→ **WHAT YOU ARE ASKED TO DO**:
Output, with no changes, the span of lines that opens with the line containing "How much space" and closes with the last line.

Dataset items:
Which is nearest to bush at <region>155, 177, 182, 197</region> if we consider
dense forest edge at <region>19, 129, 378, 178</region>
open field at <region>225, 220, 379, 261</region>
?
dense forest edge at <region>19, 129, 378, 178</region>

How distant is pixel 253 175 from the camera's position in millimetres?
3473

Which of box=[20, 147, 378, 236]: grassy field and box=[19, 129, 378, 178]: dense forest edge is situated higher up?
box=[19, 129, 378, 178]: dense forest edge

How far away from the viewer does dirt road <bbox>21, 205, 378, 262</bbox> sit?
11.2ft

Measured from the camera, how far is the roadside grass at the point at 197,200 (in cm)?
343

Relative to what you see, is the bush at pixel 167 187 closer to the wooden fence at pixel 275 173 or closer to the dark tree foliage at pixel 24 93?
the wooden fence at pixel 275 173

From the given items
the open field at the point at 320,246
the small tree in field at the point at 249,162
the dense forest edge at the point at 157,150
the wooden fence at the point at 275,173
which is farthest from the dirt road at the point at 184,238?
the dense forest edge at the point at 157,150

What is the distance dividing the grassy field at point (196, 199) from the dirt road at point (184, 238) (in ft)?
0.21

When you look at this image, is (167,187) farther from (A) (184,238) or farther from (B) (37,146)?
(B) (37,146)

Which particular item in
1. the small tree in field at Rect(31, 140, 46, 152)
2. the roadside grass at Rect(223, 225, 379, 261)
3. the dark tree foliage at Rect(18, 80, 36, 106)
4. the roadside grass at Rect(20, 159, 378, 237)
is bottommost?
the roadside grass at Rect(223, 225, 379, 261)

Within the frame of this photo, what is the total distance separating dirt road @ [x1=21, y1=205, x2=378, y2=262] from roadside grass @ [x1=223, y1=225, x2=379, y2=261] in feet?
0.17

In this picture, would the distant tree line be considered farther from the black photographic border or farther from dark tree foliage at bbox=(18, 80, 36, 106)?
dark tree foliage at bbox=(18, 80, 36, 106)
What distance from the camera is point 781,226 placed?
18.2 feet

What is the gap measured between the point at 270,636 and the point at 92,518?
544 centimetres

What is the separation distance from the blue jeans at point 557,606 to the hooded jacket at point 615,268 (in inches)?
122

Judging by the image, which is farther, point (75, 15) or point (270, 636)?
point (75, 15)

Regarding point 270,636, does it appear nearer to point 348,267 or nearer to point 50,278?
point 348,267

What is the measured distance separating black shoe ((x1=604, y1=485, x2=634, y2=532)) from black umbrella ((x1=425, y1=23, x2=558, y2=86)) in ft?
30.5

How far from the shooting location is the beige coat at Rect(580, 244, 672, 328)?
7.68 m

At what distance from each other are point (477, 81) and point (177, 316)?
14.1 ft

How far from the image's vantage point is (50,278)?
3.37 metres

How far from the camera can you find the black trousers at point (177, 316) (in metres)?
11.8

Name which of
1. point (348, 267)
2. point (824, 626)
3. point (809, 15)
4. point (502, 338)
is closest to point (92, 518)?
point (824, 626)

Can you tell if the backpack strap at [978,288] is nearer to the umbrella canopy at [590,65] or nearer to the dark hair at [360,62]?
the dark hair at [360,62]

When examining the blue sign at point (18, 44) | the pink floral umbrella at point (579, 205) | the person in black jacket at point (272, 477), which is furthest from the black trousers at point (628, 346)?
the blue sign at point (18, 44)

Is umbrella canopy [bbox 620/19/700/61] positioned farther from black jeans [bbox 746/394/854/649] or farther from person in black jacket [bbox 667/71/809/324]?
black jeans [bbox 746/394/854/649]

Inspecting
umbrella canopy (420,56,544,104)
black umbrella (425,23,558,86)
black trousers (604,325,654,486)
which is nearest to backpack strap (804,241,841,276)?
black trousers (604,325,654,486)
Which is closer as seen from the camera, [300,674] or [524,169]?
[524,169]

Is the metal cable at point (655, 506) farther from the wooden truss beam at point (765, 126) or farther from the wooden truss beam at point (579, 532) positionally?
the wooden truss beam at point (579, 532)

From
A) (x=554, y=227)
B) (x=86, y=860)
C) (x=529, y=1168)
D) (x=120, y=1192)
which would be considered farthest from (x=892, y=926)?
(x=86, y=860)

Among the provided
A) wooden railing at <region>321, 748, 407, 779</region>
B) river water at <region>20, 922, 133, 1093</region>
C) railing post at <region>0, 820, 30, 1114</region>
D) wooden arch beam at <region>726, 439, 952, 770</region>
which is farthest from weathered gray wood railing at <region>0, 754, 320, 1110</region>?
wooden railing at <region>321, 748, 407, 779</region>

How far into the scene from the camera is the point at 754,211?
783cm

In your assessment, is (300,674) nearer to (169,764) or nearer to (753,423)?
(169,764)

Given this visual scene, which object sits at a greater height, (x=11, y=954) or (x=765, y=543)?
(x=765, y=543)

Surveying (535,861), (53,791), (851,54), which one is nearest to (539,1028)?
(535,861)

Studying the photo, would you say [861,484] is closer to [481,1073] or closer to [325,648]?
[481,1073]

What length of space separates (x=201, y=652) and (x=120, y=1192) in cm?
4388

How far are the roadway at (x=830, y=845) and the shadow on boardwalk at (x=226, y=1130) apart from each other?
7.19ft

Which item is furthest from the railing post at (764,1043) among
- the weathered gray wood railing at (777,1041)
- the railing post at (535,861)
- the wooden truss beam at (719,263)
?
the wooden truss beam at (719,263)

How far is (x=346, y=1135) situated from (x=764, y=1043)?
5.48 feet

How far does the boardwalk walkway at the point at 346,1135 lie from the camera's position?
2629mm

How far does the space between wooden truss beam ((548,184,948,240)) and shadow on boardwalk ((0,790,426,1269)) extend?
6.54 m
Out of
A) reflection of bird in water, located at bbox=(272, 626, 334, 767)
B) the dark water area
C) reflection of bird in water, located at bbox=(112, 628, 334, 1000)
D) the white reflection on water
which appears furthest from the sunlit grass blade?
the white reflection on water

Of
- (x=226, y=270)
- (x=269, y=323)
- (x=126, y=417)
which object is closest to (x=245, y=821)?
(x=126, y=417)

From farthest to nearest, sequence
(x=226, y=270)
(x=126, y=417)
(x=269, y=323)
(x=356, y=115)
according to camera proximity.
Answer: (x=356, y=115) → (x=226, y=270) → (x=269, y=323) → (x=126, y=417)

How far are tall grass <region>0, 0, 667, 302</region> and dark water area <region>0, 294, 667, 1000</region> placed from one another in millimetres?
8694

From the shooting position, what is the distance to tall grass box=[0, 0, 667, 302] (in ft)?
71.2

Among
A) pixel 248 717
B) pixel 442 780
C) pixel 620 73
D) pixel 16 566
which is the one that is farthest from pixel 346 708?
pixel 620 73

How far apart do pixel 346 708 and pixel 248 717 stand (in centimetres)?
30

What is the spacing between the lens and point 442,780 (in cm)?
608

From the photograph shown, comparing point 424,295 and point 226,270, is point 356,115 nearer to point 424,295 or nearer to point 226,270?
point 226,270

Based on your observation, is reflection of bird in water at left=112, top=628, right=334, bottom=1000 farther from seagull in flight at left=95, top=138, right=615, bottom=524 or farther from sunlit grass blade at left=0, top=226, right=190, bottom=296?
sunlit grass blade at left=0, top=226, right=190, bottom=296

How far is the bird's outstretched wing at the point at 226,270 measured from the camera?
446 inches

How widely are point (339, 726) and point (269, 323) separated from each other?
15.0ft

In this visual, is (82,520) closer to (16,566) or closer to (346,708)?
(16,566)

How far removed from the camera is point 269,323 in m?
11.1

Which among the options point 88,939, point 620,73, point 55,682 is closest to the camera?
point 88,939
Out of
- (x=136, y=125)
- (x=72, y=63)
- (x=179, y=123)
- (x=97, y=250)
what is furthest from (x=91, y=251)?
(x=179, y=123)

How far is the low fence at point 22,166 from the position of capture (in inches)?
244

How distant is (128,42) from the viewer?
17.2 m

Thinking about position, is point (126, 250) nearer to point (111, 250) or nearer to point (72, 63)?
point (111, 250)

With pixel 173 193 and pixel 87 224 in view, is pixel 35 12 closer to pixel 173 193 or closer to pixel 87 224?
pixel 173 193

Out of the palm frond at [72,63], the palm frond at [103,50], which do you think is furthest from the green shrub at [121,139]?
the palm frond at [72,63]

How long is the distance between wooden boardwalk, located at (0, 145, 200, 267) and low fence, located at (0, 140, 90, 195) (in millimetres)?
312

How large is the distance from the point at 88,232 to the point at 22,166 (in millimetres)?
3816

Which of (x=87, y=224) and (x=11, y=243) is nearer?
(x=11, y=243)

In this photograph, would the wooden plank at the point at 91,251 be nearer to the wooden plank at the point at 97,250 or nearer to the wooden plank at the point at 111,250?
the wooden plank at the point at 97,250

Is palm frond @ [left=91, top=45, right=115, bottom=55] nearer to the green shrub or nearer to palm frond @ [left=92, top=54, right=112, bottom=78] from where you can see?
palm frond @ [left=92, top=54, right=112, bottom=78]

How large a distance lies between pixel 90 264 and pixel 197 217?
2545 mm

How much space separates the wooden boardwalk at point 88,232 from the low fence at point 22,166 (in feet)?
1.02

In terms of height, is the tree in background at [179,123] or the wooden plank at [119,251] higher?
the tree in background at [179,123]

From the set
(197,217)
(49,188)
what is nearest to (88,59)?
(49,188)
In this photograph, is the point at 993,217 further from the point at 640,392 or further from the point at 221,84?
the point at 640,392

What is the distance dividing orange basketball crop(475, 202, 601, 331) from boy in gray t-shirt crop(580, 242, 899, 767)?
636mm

→ **THE COMPLETED TASK**:
How much space separates the wooden boardwalk at point 88,232 from the low fence at point 22,166 (in feet)?
1.02

In terms of height, is the tree in background at [179,123] or the wooden plank at [119,251] higher?
the tree in background at [179,123]

From the set
(197,217)
(49,188)
what is nearest to (88,59)?
(49,188)
In this photograph, is the point at 993,217 further from the point at 640,392 or further from the point at 221,84?
the point at 640,392

What is the distance dividing orange basketball crop(475, 202, 601, 331) from boy in gray t-shirt crop(580, 242, 899, 767)?
636mm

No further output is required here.